── PAGE
La première catégorie est celle qui regroupe un
nombre infime de Constitutions sur le continent. Cela montre bien l'ampleur du
phénomène de la limitation de mandat, qui n'a
épargné que très peu de Constitutions. Parmi ces
Constitutions, on trouve la toute jeune Constitution de transition du Soudan du
Sud, datée du 7 juillet 2011. La Guinée Équatoriale a
très récemment, en 2011, quitté le groupe très
fermé des Constitutions n'ayant jamais connu la limitation de mandat,
puisque la limitation a été introduite par voie
référendaire.
A contrario, la catégorie des Constitutions
prévoyant une limitation de mandat et ayant été
modifiées dans le sens d'une absence de limitation est beaucoup plus
importante que les précédentes. En effet, comme il a
déjà été dit depuis 2000, se sont
succédé une série de modifications constitutionnelles
à la veille de l'activation des dispositions empêchant les
dirigeants en place de se représenter. Ces modifications ont souvent
été opérées par la voie parlementaire, comme ce fut
le cas notamment en 2008 en Algérie et au Cameroun. Cependant, la
consultation référendaire a également permis de
réaliser ce type de modification constitutionnelle ; ainsi, les
référendums tchadien et tunisien l'ont permis respectivement en
2005 et 2002.
────
── MATÉRIEL FOURNI
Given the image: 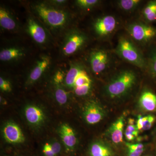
────
**CONSIGNE:** D'après la page sur la limitation des mandats, en quelle année et par quelle voie la Guinée Équatoriale a-t-elle introduit cette limitation ? Le matériel fourni n'est pas utile pour ce travail.

**RÉSULTAT FINAL:** En 2011, par voie référendaire.